Riesz type criteria for $L$-functions in the Selberg class

TL;DR

This paper develops generalized Riesz-type criteria for the Grand Riemann Hypothesis within the Selberg class of $L$-functions, providing new sufficient and necessary conditions without relying on the Ramanujan hypothesis.

Contribution

It introduces a novel criterion for GRH applicable to a broad class of $L$-functions and constructs a subclass with a necessary criterion, extending classical identities to this setting.

Findings

Established a sufficient criterion for GRH for Selberg class $L$-functions.

Constructed a subclass of the Selberg class with a necessary GRH criterion.

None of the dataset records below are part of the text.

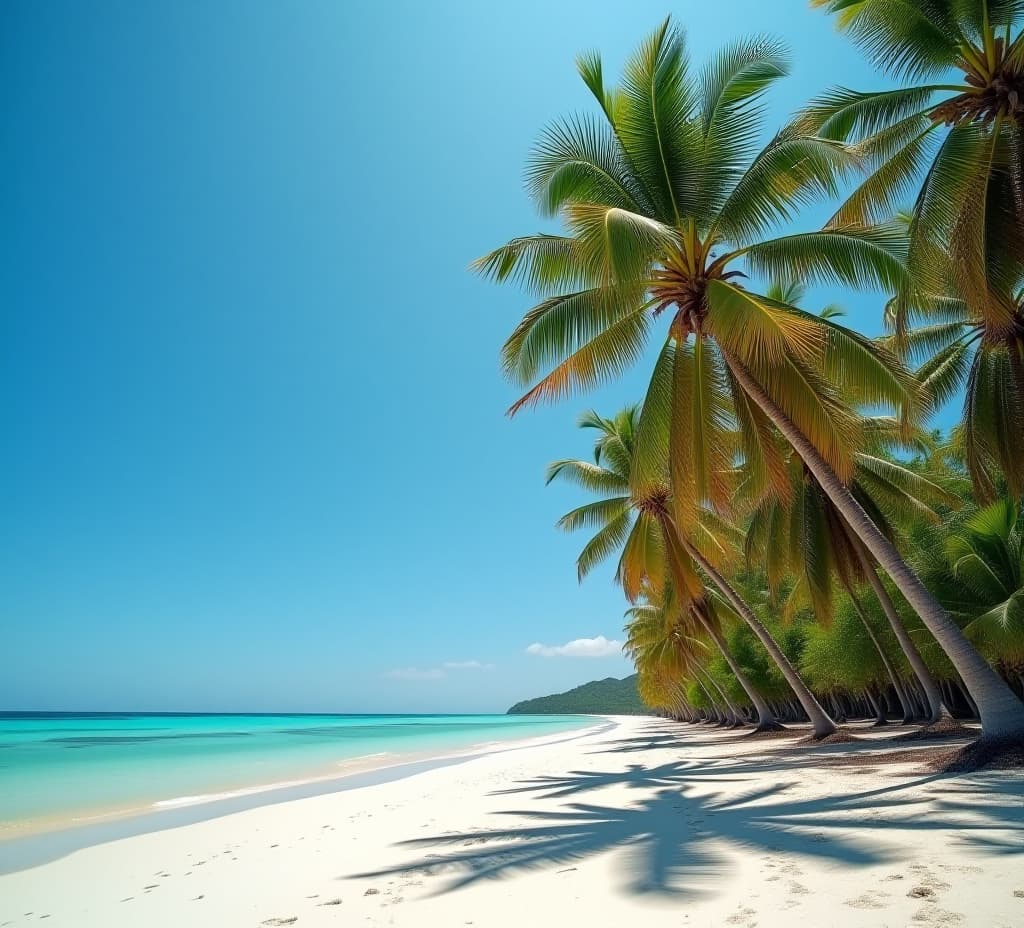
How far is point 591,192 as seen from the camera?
1062cm

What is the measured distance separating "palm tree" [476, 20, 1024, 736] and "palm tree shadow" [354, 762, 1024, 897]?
11.4 feet

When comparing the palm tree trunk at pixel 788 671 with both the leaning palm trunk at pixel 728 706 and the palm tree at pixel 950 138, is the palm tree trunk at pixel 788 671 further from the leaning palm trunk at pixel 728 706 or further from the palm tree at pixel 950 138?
the leaning palm trunk at pixel 728 706

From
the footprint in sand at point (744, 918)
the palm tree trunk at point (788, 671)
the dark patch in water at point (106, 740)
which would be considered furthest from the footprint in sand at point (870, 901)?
the dark patch in water at point (106, 740)

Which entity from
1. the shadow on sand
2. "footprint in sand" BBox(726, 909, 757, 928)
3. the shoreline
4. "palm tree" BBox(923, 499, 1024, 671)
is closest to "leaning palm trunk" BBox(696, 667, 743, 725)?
"palm tree" BBox(923, 499, 1024, 671)

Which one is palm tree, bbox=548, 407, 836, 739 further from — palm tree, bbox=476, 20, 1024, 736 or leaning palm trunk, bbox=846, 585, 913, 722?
palm tree, bbox=476, 20, 1024, 736

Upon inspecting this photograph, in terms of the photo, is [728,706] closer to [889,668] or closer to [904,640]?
[889,668]

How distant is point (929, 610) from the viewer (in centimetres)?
867

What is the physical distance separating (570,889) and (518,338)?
8412 millimetres

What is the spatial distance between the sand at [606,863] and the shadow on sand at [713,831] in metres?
0.03

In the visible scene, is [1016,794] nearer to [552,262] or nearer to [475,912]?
[475,912]

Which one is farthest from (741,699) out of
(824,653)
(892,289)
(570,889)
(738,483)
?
(570,889)

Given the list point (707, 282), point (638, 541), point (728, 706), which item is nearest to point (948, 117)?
point (707, 282)

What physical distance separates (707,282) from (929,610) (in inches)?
224

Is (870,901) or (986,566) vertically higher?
(986,566)
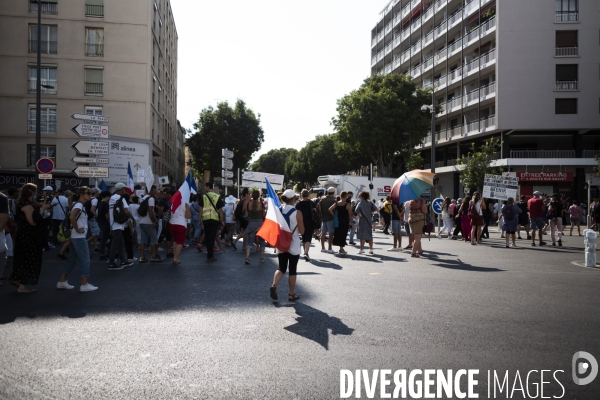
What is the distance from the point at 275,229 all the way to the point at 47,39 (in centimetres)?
3154

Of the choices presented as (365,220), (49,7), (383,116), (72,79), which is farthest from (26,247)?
(383,116)

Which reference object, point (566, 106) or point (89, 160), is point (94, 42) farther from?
point (566, 106)

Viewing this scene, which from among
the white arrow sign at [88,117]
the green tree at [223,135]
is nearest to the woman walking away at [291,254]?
the white arrow sign at [88,117]

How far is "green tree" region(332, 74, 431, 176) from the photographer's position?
4762 cm

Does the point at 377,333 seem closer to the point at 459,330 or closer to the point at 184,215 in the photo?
the point at 459,330

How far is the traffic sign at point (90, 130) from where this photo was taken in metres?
16.5

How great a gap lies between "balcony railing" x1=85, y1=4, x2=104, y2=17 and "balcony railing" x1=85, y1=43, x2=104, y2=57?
1.80 metres

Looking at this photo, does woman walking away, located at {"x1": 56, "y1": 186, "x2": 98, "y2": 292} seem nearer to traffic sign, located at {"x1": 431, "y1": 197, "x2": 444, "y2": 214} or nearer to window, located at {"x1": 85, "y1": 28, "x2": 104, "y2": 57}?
traffic sign, located at {"x1": 431, "y1": 197, "x2": 444, "y2": 214}

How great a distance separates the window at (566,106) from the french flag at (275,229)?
3765 centimetres

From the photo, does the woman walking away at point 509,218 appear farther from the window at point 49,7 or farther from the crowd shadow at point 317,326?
the window at point 49,7

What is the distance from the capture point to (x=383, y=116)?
47469 millimetres

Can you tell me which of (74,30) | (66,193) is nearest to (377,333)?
(66,193)

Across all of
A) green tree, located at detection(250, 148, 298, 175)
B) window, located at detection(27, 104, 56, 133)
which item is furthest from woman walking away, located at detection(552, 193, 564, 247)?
green tree, located at detection(250, 148, 298, 175)

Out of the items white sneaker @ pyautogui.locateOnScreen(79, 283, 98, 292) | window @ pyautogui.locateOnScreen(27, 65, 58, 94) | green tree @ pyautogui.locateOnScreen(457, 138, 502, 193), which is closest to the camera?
white sneaker @ pyautogui.locateOnScreen(79, 283, 98, 292)
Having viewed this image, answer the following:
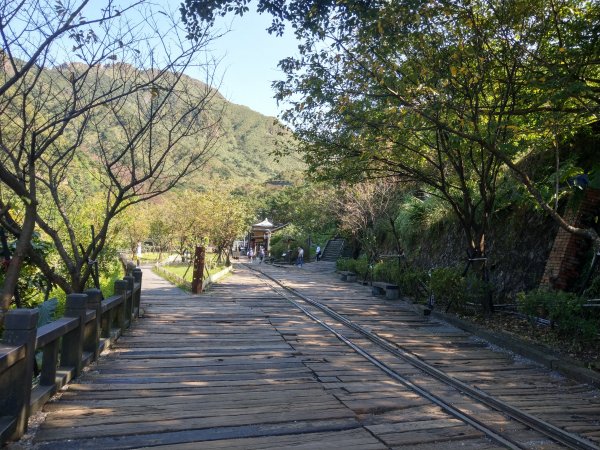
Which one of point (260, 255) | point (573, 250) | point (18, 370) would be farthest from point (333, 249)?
point (18, 370)

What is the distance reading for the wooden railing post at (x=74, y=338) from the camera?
5457mm

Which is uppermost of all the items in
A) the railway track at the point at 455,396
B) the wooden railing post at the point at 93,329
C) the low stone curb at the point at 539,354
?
the wooden railing post at the point at 93,329

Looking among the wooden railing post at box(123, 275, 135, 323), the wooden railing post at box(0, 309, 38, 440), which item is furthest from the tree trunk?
the wooden railing post at box(123, 275, 135, 323)

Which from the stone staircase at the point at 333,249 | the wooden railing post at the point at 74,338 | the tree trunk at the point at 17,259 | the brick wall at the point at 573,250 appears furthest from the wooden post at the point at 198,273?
the stone staircase at the point at 333,249

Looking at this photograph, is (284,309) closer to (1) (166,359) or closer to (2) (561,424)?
(1) (166,359)

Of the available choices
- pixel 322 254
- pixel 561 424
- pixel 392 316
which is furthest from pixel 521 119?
pixel 322 254

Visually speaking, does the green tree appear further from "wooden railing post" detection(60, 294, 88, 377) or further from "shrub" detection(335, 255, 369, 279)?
"shrub" detection(335, 255, 369, 279)

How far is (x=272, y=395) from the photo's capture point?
209 inches

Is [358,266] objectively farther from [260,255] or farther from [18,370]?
[260,255]

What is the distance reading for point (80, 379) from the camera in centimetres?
555

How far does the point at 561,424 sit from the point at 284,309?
7.97m

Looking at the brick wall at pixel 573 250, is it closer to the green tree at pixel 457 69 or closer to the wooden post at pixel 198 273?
the green tree at pixel 457 69

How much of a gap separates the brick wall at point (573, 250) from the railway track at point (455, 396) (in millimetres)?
3805

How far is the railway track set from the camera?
434 centimetres
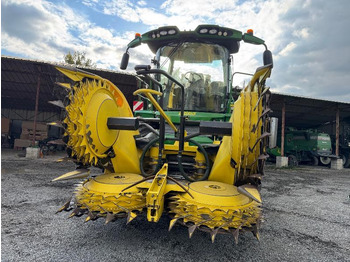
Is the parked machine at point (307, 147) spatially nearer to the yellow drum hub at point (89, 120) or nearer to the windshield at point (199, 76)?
the windshield at point (199, 76)

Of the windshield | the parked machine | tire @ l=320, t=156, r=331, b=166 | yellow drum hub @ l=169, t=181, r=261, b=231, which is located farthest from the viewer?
tire @ l=320, t=156, r=331, b=166

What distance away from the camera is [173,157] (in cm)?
296

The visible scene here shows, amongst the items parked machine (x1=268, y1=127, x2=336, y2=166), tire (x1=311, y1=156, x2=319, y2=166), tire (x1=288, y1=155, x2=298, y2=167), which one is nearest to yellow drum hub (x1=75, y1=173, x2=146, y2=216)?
parked machine (x1=268, y1=127, x2=336, y2=166)

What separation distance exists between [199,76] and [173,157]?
5.04 feet

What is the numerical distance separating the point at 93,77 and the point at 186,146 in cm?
138

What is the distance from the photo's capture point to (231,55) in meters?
3.91

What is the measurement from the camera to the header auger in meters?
1.95

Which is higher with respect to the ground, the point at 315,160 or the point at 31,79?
the point at 31,79

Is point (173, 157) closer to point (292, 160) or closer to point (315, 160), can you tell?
point (292, 160)

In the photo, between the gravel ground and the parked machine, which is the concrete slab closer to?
the gravel ground

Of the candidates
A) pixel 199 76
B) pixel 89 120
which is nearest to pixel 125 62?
pixel 199 76

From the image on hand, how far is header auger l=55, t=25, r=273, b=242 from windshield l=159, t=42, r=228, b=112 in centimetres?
22

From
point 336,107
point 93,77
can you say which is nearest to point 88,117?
point 93,77

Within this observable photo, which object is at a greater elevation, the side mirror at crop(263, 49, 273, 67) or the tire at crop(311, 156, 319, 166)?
the side mirror at crop(263, 49, 273, 67)
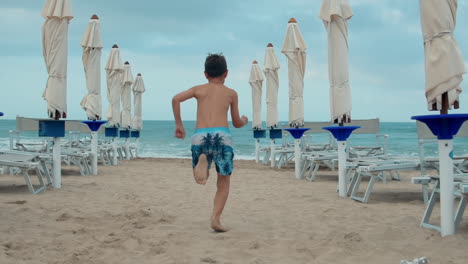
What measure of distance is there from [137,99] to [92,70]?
7337 mm

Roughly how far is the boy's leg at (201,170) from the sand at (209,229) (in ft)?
1.69

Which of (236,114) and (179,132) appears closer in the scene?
(179,132)

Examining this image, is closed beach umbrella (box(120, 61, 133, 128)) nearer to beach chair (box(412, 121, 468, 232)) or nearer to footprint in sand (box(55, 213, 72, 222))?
footprint in sand (box(55, 213, 72, 222))

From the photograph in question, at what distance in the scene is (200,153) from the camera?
3611mm

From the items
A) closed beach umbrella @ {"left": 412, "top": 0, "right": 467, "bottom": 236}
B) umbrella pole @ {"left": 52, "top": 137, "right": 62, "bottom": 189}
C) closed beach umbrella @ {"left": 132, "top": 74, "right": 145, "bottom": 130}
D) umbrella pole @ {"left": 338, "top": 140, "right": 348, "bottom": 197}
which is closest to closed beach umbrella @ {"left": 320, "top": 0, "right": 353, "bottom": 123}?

Derived new identities and transformation formulas involving Meijer $G$-functions.

Abstract

We formulate a generalization of Riesz-type criteria in the setting of $L$-functions belonging to the Selberg class. We obtain a criterion which is sufficient for the Grand Riemann Hypothesis (GRH) for $L$-functions satisfying axioms of the Selberg class without imposing the Ramanujan hypothesis on their coefficients. We also construct a subclass of the Selberg class and prove a necessary criterion for GRH for $L$-functions in this subclass. Identities of Ramanujan-Hardy-Littlewood type are also established in this setting, specific cases of which yield new transformation formulas involving special values of the Meijer $G$-function of the type $G^{n \ 0}_{0 \ n}$.